*Task brief*. Rewrite the passage from the text below on Georgia's cities, starting at the words "Georgia is poised" and ending after "the right direction.", with "public transit" changed to "mass transit" throughout.

*Extract to read*.
——————

Make Georgia’s cities our secret weapon

By Howard Franklin

For the sake of communities large and small, Georgia must invest in its cities, from Atlanta to Zebulon.
Where cities live, people and jobs live. According to the most recent U.S. Census data, the Peach State grew by 18 percent over the past decade, with most of its 1.5 million new residents settling in metro Atlanta and north Georgia – in cities like Gainesville, Athens, and Braselton.
As government becomes smarter and prioritizes investments for the greatest return, cities offer a track record steeped in innovation. With creative and tech-savvy professionals, high-density residences and resilient job centers, cities are leading the way out of the global recession.
Georgia is poised to take advantage of this trend and accelerate its economic rebound. By investing in education, supporting public transit and strengthening urban infrastructure, the state can bolster its cities and buttress interconnected, downstate economies.
Too few local officials have been engaged in transformational projects, like the effort to pass metro Atlanta’s T-SPLOST. But there are still plenty of opportunities to lead, especially if the state finds ways to support, rather than stymie, their involvement. Lawmakers’ virtually unanimous commitment to deepening the Port of Savannah, for instance, is a step in the right direction.

——————

*Provided data*.

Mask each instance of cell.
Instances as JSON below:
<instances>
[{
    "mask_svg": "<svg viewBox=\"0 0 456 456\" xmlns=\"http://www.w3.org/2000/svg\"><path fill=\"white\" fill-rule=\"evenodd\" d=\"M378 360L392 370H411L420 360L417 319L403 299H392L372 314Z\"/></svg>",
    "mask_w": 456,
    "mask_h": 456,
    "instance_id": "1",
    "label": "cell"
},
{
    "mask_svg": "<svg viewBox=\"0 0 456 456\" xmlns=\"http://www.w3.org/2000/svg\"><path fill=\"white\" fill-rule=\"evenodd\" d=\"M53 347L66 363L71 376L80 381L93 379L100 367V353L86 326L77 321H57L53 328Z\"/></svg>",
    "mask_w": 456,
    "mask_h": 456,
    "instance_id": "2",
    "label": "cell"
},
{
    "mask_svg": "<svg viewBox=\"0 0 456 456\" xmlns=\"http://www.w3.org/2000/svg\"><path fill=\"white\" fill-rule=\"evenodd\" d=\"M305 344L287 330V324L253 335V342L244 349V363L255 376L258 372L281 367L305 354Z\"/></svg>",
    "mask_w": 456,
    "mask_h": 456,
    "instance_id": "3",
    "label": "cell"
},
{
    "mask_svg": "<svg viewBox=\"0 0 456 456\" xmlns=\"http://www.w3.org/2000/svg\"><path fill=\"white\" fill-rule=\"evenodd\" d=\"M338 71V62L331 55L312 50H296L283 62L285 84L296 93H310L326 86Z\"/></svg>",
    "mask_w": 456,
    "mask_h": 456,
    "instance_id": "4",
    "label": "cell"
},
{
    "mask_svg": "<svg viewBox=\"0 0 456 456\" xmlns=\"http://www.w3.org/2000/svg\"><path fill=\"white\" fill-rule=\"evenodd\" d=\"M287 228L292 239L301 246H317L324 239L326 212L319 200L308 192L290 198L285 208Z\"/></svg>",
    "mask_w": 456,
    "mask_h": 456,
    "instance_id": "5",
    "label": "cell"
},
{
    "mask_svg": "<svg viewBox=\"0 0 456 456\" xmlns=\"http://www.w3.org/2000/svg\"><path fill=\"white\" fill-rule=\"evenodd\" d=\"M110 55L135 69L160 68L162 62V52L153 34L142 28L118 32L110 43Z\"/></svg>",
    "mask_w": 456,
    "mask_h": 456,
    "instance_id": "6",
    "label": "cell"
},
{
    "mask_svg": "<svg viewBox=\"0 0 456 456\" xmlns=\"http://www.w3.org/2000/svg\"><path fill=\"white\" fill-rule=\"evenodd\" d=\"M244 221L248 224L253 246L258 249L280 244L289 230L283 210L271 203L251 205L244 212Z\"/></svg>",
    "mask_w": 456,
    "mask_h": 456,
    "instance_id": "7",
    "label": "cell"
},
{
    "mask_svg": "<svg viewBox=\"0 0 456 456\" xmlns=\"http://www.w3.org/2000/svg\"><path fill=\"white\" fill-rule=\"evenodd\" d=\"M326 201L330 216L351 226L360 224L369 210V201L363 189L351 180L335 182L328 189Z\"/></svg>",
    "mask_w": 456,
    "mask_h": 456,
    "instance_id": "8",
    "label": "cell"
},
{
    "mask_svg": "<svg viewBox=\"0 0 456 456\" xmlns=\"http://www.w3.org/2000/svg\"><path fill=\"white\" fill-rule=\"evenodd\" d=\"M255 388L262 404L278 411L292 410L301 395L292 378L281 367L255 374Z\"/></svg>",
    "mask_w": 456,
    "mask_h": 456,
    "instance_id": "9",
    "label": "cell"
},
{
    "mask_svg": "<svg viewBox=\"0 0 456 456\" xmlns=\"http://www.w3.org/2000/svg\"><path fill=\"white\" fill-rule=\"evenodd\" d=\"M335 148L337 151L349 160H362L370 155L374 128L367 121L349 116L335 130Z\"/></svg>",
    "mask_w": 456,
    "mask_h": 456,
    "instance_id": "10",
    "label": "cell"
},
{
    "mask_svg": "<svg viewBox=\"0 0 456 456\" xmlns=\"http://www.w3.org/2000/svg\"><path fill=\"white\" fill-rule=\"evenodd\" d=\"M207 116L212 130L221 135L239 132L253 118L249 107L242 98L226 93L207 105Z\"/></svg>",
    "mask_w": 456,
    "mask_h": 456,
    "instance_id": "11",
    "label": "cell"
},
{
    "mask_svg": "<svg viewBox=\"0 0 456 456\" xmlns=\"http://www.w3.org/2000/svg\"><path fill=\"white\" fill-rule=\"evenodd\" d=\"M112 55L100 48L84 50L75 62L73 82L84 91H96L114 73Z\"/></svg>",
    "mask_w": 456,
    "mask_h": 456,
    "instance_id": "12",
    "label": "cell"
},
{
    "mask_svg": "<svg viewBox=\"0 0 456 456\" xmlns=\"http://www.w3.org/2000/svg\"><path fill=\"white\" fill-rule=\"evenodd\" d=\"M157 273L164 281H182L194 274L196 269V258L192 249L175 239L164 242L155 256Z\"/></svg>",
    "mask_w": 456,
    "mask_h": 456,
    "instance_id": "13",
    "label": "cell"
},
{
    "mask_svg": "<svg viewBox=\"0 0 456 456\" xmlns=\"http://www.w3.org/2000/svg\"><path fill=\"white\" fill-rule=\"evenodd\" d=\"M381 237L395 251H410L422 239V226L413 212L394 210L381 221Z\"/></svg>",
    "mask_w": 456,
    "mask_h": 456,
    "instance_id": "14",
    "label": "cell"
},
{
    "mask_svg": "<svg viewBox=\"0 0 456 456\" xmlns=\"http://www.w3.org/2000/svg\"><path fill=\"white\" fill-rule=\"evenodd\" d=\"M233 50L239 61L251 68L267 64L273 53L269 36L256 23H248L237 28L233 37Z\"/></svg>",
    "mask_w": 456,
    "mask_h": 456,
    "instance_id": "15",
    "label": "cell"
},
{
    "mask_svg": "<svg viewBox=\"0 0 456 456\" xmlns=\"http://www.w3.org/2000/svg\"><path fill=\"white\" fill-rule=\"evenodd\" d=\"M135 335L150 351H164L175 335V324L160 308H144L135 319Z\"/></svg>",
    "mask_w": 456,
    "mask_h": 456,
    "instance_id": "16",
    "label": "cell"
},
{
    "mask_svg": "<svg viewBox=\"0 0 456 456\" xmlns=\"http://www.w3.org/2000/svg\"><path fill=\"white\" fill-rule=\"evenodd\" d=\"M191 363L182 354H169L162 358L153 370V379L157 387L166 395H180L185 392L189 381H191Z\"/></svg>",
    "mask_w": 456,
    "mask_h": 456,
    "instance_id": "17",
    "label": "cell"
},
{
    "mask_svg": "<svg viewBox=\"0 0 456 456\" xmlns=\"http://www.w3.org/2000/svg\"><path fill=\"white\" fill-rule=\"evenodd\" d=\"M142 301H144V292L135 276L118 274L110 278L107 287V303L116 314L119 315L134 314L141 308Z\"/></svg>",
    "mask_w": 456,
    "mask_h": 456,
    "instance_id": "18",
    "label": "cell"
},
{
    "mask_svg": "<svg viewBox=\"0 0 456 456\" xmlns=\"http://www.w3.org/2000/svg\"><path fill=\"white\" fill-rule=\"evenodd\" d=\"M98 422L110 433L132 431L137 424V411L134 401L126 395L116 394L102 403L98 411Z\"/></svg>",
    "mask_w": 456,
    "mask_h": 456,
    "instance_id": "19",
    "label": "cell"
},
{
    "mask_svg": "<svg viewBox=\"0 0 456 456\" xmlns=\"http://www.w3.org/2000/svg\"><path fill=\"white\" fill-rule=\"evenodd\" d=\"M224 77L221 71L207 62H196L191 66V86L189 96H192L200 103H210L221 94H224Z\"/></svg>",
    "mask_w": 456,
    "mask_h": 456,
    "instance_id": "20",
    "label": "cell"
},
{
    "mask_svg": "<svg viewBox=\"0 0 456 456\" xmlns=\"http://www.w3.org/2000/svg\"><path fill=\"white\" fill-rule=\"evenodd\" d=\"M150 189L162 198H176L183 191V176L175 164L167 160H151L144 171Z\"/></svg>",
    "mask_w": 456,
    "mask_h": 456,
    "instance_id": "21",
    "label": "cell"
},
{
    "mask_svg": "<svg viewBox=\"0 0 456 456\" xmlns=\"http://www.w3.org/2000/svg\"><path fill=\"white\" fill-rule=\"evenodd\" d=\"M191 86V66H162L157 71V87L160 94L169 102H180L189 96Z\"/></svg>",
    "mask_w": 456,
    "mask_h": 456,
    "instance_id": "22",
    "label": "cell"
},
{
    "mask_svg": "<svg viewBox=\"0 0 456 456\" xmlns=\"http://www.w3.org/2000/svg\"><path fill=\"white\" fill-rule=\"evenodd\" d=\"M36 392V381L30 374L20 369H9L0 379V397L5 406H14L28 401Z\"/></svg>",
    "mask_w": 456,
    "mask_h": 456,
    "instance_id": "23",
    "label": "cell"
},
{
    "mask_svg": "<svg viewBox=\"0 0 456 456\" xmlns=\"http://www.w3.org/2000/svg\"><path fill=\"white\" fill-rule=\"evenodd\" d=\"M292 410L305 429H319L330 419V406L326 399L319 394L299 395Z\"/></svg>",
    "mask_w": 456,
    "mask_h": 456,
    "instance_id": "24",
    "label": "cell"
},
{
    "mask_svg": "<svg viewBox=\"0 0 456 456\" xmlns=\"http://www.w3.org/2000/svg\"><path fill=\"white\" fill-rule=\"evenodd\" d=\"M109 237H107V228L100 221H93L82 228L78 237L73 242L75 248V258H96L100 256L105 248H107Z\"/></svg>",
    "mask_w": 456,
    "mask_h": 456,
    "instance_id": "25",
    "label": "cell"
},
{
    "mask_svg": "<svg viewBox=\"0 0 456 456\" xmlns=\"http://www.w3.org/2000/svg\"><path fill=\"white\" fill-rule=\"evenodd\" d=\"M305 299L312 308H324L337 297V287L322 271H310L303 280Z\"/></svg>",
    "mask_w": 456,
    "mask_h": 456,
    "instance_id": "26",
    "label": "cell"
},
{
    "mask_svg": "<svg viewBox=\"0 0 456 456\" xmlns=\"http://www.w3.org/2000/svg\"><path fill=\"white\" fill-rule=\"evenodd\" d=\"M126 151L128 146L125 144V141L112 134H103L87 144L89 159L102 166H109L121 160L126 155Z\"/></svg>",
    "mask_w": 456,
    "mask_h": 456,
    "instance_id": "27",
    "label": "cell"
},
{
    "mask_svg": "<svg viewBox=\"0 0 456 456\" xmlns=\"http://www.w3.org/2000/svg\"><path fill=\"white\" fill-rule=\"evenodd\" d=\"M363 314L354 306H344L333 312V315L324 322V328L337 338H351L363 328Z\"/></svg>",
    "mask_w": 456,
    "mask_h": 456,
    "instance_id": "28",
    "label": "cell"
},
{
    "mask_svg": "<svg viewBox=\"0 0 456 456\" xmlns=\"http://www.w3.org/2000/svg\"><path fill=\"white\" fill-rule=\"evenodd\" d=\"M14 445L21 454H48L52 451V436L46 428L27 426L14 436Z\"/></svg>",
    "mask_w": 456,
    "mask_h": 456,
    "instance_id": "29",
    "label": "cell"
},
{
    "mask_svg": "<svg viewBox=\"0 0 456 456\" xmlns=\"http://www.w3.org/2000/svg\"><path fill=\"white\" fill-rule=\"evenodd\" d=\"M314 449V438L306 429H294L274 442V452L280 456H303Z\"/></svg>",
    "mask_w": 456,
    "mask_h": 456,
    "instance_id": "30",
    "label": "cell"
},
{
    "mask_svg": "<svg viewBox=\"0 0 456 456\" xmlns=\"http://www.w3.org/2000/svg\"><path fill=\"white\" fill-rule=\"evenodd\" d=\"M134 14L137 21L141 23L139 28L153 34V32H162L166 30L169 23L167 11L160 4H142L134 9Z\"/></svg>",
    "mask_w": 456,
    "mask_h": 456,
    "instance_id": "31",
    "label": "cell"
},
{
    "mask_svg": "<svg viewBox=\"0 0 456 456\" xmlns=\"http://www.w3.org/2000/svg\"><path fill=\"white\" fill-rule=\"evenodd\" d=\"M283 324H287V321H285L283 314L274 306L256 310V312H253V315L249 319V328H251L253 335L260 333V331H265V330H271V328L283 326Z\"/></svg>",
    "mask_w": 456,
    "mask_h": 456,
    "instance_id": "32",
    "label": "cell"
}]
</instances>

——————

*Solution*.
Georgia is poised to take advantage of this trend and accelerate its economic rebound. By investing in education, supporting mass transit and strengthening urban infrastructure, the state can bolster its cities and buttress interconnected, downstate economies.
Too few local officials have been engaged in transformational projects, like the effort to pass metro Atlanta’s T-SPLOST. But there are still plenty of opportunities to lead, especially if the state finds ways to support, rather than stymie, their involvement. Lawmakers’ virtually unanimous commitment to deepening the Port of Savannah, for instance, is a step in the right direction.